For the saving we have to use openCV while other lib (matplotlib, Pillow, ITK) is not able to save larger images then 32k.

Parameters
  • img_path (str) – path to the new image

  • img (ndarray) – image

>>> img = np.zeros((2500, 3200, 4), dtype=np.uint8)
>>> img[:, :, 0] = 255
>>> img[:, :, 1] = 127
>>> img_path = './sample-image.jpg'
>>> save_large_image(img_path, img)
>>> img2 = load_large_image(img_path)
>>> img2[0, 0].tolist()
[255, 127, 0]
>>> img.shape[:2] == img2.shape[:2]
True
>>> os.remove(img_path)
>>> img_path = './sample-image.png'
>>> save_large_image(img_path, img.astype(np.uint16) * 255)
>>> img3 = load_large_image(img_path)
>>> img.shape[:2] == img3.shape[:2]
True
>>> img3[0, 0].tolist()
[255, 127, 0]
>>> save_large_image(img_path, img2 / 255. * 1.15)  # test overwrite message
>>> os.remove(img_path)
birl.utilities.dataset.scale_large_images_landmarks(images, landmarks)[source]

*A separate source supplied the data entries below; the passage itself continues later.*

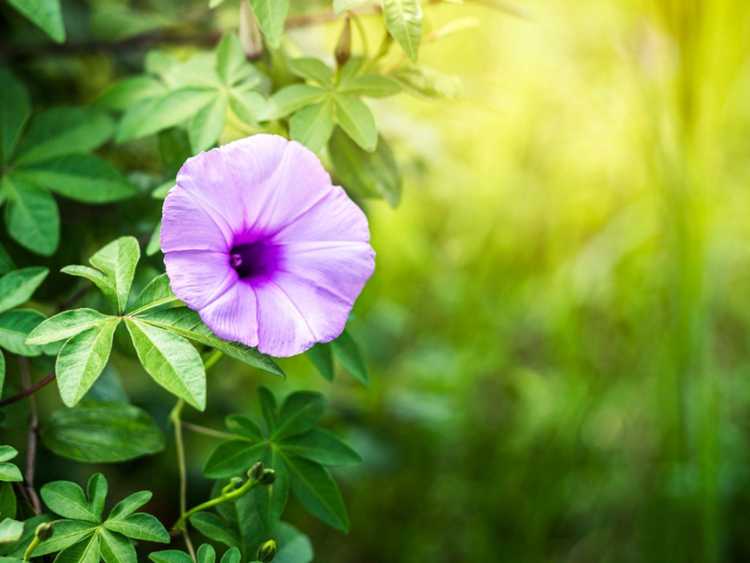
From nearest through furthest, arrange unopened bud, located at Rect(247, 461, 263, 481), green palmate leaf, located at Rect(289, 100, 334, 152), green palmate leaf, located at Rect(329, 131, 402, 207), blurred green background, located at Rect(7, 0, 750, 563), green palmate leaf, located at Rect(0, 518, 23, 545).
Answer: green palmate leaf, located at Rect(0, 518, 23, 545)
unopened bud, located at Rect(247, 461, 263, 481)
green palmate leaf, located at Rect(289, 100, 334, 152)
green palmate leaf, located at Rect(329, 131, 402, 207)
blurred green background, located at Rect(7, 0, 750, 563)

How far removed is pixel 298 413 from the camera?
864 millimetres

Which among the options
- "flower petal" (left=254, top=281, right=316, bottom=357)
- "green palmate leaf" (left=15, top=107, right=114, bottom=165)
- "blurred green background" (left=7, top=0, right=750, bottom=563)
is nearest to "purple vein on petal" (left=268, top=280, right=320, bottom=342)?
"flower petal" (left=254, top=281, right=316, bottom=357)

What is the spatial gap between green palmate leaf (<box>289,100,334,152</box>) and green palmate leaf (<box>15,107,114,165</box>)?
1.07ft

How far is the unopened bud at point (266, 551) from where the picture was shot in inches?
29.5

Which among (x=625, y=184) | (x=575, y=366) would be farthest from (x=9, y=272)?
(x=625, y=184)

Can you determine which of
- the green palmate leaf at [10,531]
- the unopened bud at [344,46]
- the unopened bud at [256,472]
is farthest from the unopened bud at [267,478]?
the unopened bud at [344,46]

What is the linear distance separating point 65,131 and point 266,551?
62 centimetres

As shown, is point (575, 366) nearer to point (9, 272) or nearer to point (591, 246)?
point (591, 246)

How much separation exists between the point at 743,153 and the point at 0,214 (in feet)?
7.31

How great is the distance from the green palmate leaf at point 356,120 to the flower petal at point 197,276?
21cm

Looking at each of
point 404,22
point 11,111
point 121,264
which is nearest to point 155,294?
point 121,264

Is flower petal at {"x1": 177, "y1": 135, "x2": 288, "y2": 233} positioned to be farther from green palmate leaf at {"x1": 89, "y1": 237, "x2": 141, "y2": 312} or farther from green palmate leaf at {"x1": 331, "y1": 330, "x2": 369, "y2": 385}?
green palmate leaf at {"x1": 331, "y1": 330, "x2": 369, "y2": 385}

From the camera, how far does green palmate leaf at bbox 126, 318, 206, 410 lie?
678 mm

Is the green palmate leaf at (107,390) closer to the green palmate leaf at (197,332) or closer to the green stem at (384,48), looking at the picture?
the green palmate leaf at (197,332)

scale images and landmarks up to maximal image size

Parameters
  • images (list(ndarray)) – list of images

  • landmarks (list(ndarray)) – list of landmarks

Return tuple(list(ndarray),list(ndarray))

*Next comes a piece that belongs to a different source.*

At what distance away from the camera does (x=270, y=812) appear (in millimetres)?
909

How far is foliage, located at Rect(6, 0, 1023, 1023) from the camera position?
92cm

lists of images and landmarks

>>> scale_large_images_landmarks([np.zeros((8000, 500, 3), dtype=np.uint8)],
...                              [None, None])  
([array(...)], [None, None])
birl.utilities.dataset.simplify_polygon(points, tol_degree=5)[source]

simplify path, drop point on the same line

Parameters
  • points (ndarray) – point in polygon

  • tol_degree (float) – tolerance on change in orientation

Return list(list(float))

pints of polygon

>>> pts = [[1, 2], [2, 4], [1, 5], [2, 8], [3, 8], [5, 8], [7, 8], [8, 7],
...     [8, 5], [8, 3], [8, 1], [7, 1], [6, 1], [4, 1], [3, 1], [3, 2], [2, 2]]
>>> simplify_polygon(pts)
[[1, 2], [2, 4], [1, 5], [2, 8], [7, 8], [8, 7], [8, 1], [3, 1], [3, 2]]
birl.utilities.dataset.CONVERT_RGB = {'hed': (skimage.color.rgb2hed, skimage.color.hed2rgb), 'hsv': (skimage.color.rgb2hsv, skimage.color.hsv2rgb), 'lab': (skimage.color.rgb2lab, skimage.color.lab2rgb), 'lch': (<function <lambda>>, <function <lambda>>), 'luv': (skimage.color.rgb2luv, skimage.color.luv2rgb), 'rgb': (<function <lambda>>, <function <lambda>>)}[source]

define pair of forward and backward color space conversion

birl.utilities.dataset.IMAGE_EXTENSIONS = ('.png', '.jpg', '.jpeg')[source]

supported image extensions

birl.utilities.dataset.MAX_IMAGE_SIZE = 5000[source]

maximal image size for visualisations, larger images will be downscaled

birl.utilities.dataset.REEXP_FOLDER_SCALE = '\\S*scale-(\\d+)pc'[source]

template for detecting/parsing scale from folder name

birl.utilities.dataset.TISSUE_CONTENT = 0.01[source]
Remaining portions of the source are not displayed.